REQUIRED ACTION >>
Copy out the passage below on breathing motion in CT scans word for word, from its first sentence to its last.

SOURCE PASSAGE Block Start

Motion due to the respiratory cycle (i.e., inhalation and exhalation of the lungs) can cause severe distortion in the geometry of target tissue of interest during a free-breathing static computed tomography (CT) scan. Free-breathing generally means the patient breathes during scanning. That is, the patient is not required to hold their breath. Static refers to the patient support being held at a same static position for the scan. The motion induced distortions can randomly shorten or lengthen the target tissue of interest. The distortions can also dislocate the center of the target tissue of interest. FIG. 1 show geometric distortion of an object of interest in a static CT image.
Because of these distortions, a free-breathing static CT scan is not well suited for dose planning for radiation therapy, especially for lung cancer tumors. 4D CT is an approach which mitigates this shortcoming. In 4D CT, the patient is over sampled along his/her long axis at every subject support position of interest. Each CT slice is then correlated with a breathing phase of the respiratory cycle. The CT slices with similar breathing phase but acquired at different couch positions are binned together, sorted based on the couch position, and concatenated into a 3D image. As such, 4D CT volume is a series of static CT images acquired at different breathing phases.
In order to measure the breathing phase, a surrogate respiratory signal is used. One surrogate is determined via spirometry. In spirometry, the flow of air in and out of the lung is measured by breathing through a device that has a turbine-shaped fan enclosed in a tube. The rate of rotation of the fan determines the air flow rate and is measured as a respiratory signal. Another surrogate is to track reflective markers placed on the patient's chest or abdomen. The reflective markers move as the patient breath and their motion can be used as a respiratory signal. Another surrogate is an air-bellow belt that captures the change in abdomen size during breathing.

SOURCE PASSAGE Block End
DATA Block Start

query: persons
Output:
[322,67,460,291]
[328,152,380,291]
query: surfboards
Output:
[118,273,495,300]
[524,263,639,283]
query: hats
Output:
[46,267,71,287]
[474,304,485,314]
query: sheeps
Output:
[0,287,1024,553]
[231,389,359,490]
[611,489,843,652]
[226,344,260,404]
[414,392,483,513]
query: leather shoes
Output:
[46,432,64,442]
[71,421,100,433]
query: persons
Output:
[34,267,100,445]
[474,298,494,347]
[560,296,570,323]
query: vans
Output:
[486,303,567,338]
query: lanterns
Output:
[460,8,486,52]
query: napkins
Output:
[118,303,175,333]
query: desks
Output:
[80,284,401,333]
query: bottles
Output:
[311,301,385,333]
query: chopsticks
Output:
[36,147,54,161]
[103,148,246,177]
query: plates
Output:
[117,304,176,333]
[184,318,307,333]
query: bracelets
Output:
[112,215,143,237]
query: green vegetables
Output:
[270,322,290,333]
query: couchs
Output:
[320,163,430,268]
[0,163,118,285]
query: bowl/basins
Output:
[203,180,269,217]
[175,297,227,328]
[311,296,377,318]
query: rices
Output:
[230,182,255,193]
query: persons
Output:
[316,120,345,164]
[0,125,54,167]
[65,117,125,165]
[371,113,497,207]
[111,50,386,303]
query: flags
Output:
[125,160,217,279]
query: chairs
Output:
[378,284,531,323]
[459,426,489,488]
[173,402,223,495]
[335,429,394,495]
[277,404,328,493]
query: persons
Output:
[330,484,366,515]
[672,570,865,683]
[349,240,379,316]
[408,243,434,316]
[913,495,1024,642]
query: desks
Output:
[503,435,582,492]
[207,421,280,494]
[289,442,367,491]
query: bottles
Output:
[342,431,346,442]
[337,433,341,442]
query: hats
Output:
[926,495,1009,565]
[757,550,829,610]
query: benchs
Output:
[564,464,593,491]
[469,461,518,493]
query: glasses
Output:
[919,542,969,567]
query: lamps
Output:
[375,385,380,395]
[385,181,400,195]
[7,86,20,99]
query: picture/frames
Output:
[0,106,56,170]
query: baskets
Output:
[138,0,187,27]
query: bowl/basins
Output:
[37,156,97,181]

DATA Block End

ANSWER TO THE PROBLEM >>
Motion due to the respiratory cycle (i.e., inhalation and exhalation of the lungs) can cause severe distortion in the geometry of target tissue of interest during a free-breathing static computed tomography (CT) scan. Free-breathing generally means the patient breathes during scanning. That is, the patient is not required to hold their breath. Static refers to the patient support being held at a same static position for the scan. The motion induced distortions can randomly shorten or lengthen the target tissue of interest. The distortions can also dislocate the center of the target tissue of interest. FIG. 1 show geometric distortion of an object of interest in a static CT image.
Because of these distortions, a free-breathing static CT scan is not well suited for dose planning for radiation therapy, especially for lung cancer tumors. 4D CT is an approach which mitigates this shortcoming. In 4D CT, the patient is over sampled along his/her long axis at every subject support position of interest. Each CT slice is then correlated with a breathing phase of the respiratory cycle. The CT slices with similar breathing phase but acquired at different couch positions are binned together, sorted based on the couch position, and concatenated into a 3D image. As such, 4D CT volume is a series of static CT images acquired at different breathing phases.
In order to measure the breathing phase, a surrogate respiratory signal is used. One surrogate is determined via spirometry. In spirometry, the flow of air in and out of the lung is measured by breathing through a device that has a turbine-shaped fan enclosed in a tube. The rate of rotation of the fan determines the air flow rate and is measured as a respiratory signal. Another surrogate is to track reflective markers placed on the patient's chest or abdomen. The reflective markers move as the patient breath and their motion can be used as a respiratory signal. Another surrogate is an air-bellow belt that captures the change in abdomen size during breathing.